-- Exercise requirements --
Exactly as written, copy the lines that run from the start of the data below to the line containing "Label granularity: sequence-level.", both ends included.
*** Provided data ***
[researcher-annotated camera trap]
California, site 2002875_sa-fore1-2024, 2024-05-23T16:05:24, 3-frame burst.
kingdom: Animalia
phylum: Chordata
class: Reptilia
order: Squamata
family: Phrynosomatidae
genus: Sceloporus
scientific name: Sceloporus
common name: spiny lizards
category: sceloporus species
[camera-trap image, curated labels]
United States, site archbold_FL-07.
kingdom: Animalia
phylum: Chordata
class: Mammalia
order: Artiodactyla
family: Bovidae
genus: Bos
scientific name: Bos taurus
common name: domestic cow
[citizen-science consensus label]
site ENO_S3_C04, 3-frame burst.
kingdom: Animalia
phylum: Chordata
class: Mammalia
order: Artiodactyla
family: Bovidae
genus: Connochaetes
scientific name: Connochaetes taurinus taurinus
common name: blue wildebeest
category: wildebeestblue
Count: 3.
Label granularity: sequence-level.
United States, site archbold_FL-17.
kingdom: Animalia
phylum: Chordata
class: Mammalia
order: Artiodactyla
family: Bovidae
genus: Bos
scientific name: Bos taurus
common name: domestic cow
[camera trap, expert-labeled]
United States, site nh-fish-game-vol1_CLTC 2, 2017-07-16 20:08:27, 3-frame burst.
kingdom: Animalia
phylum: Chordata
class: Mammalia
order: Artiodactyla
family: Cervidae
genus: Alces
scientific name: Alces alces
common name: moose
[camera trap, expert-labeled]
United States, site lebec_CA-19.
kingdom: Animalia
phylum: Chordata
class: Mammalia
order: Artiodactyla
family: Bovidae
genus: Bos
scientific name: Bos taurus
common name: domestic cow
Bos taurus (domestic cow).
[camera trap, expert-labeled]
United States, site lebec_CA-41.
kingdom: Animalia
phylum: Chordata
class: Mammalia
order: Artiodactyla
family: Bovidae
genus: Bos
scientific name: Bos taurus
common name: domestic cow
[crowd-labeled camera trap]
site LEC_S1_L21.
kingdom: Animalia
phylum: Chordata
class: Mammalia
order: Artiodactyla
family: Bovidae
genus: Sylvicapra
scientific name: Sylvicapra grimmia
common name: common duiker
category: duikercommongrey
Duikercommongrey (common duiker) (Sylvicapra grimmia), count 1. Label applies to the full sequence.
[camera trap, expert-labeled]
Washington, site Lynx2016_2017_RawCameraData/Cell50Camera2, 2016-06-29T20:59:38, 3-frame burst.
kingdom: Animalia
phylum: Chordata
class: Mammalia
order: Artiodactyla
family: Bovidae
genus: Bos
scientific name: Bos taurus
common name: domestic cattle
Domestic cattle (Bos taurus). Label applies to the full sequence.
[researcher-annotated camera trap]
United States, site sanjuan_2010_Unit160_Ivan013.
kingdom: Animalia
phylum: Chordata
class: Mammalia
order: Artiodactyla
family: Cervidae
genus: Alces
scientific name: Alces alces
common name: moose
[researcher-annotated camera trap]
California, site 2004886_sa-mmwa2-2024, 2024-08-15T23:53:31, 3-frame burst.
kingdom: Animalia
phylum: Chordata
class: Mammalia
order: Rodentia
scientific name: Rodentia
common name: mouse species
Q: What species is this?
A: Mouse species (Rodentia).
*** End of Provided data ***
-- Response for this exercise --
[researcher-annotated camera trap]
California, site 2002875_sa-fore1-2024, 2024-05-23T16:05:24, 3-frame burst.
kingdom: Animalia
phylum: Chordata
class: Reptilia
order: Squamata
family: Phrynosomatidae
genus: Sceloporus
scientific name: Sceloporus
common name: spiny lizards
category: sceloporus species
[camera-trap image, curated labels]
United States, site archbold_FL-07.
kingdom: Animalia
phylum: Chordata
class: Mammalia
order: Artiodactyla
family: Bovidae
genus: Bos
scientific name: Bos taurus
common name: domestic cow
[citizen-science consensus label]
site ENO_S3_C04, 3-frame burst.
kingdom: Animalia
phylum: Chordata
class: Mammalia
order: Artiodactyla
family: Bovidae
genus: Connochaetes
scientific name: Connochaetes taurinus taurinus
common name: blue wildebeest
category: wildebeestblue
Count: 3.
Label granularity: sequence-level.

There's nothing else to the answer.